Personal information
- Full name: Gerald Ivor Desmond Norton
- Born: 19 May 1919 Earl Shilton, Leicestershire, England
- Died: 18 July 2012 (aged 93) Barnet, London, England
- Batting: Right-handed
- Bowling: Slow left-arm orthodox

Domestic team information
- 1958–1960: Marylebone Cricket Club

Career statistics
| Competition | First-class |
| Matches | 2 |
| Runs scored | 4 |
| Batting average | 4.00 |
| 100s/50s | –/– |
| Top score | 2* |
| Balls bowled | 491 |
| Wickets | 17 |
| Bowling average | 7.82 |
| 5 wickets in innings | 2 |
| 10 wickets in match | – |
| Best bowling | 6/57 |
| Catches/stumpings | 3/– |
- Source: Cricinfo, 28 April 2021

= Ivor Norton =

English cricketer and British Army officer

Gerald Ivor Desmond Norton (19 May 1919 – 18 July 2012) was an English first-class cricketer and British Army officer.

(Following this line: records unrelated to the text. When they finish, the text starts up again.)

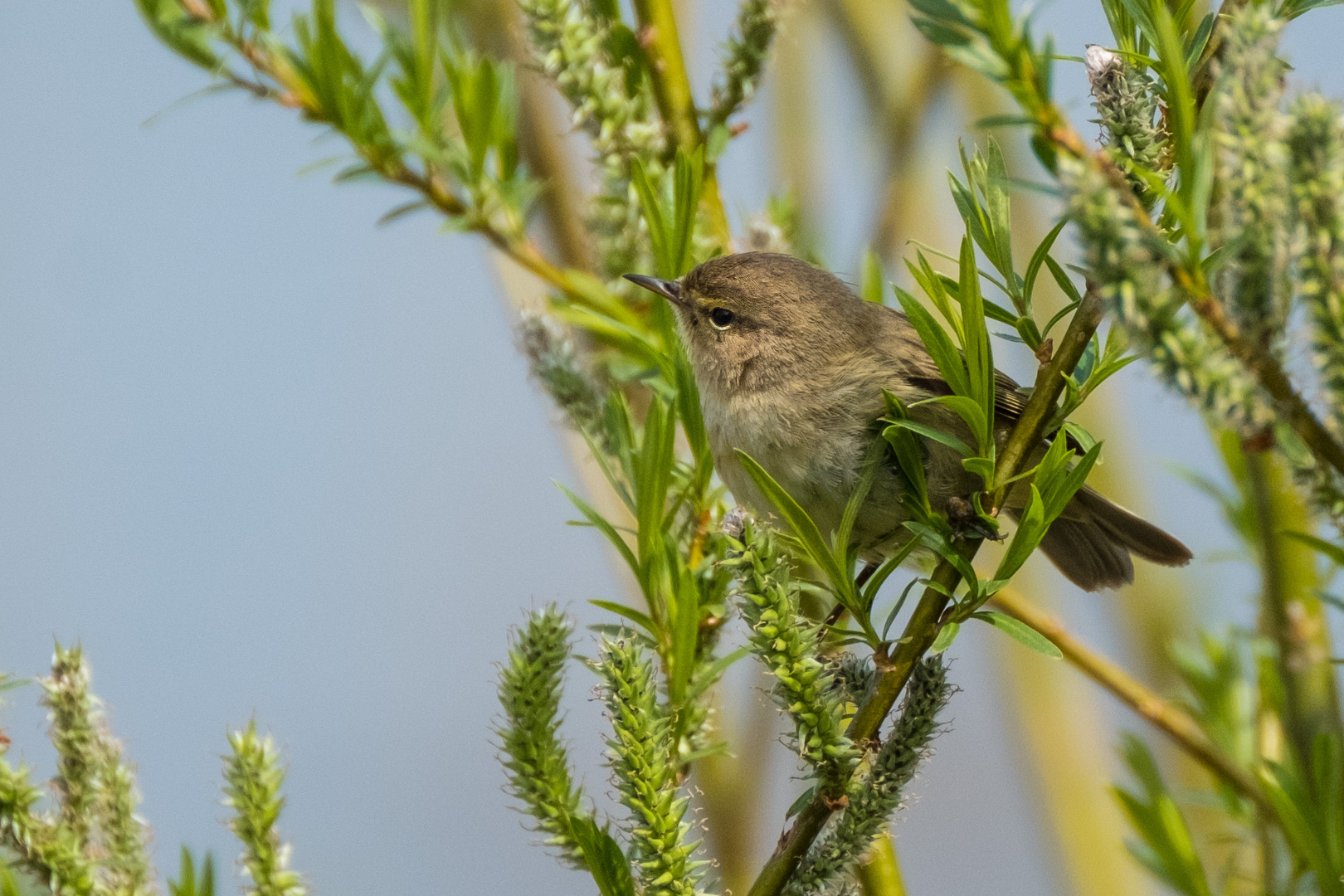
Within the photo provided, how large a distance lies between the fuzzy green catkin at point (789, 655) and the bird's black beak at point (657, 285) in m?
0.70

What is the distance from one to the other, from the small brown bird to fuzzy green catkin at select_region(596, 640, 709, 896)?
0.73 m

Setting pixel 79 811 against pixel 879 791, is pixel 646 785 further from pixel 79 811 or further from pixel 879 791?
pixel 79 811

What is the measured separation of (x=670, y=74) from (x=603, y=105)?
13cm

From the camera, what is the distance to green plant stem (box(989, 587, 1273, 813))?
1402mm

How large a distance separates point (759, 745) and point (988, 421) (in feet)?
3.30

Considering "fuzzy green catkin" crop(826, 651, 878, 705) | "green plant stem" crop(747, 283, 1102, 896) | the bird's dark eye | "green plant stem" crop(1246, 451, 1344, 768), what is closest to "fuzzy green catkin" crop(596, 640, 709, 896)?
"green plant stem" crop(747, 283, 1102, 896)

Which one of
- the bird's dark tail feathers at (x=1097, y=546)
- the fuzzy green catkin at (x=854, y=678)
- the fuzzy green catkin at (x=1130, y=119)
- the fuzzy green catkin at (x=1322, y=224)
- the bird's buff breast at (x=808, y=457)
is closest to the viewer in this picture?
the fuzzy green catkin at (x=1322, y=224)

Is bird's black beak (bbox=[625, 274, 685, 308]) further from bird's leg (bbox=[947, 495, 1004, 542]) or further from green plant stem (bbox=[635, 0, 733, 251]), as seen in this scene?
bird's leg (bbox=[947, 495, 1004, 542])

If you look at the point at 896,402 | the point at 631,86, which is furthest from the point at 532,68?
the point at 896,402

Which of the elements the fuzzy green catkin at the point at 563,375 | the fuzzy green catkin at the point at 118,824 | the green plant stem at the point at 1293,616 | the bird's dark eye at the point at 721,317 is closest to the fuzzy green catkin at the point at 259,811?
the fuzzy green catkin at the point at 118,824

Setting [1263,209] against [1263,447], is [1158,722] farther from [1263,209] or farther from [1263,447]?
[1263,209]

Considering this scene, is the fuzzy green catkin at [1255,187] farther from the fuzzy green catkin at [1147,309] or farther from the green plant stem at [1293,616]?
the green plant stem at [1293,616]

Norton was born in May 1919 at Earl Shilton, Leicestershire. He was educated at Malvern College, where he captained the college cricket team. He served in the British Army during the Second World War, being commissioned as a second lieutenant in the Royal Artillery in June 1940. He was awarded the Military Cross in August 1944, for gallantry in the Normandy landings. He was decorated with the Efficiency Medal in February 1947, at which point he was serving in the King's Royal Rifle Corps as a lieutenant holding the temporary rank of captain. Norton later played first-class cricket for the Marylebone Cricket Club (MCC) on two occasions against Ireland at Dublin in 1958 and 1960. He found success in both matches as a slow left-arm orthodox bowling, taking figures of 4 for 44 in the Irish first innings and 5 for 26 in their second innings, reducing the Irish to 82 for 9 as they held out for a draw. In his second match two years later, he took figures of 6 for 57 in the Irish first innings and 2 for 6 in their second innings, with the match again ending in a draw. He had a long association with club cricket, playing for Wimbledon Cricket Club. Norton died at Barnet in July 2012.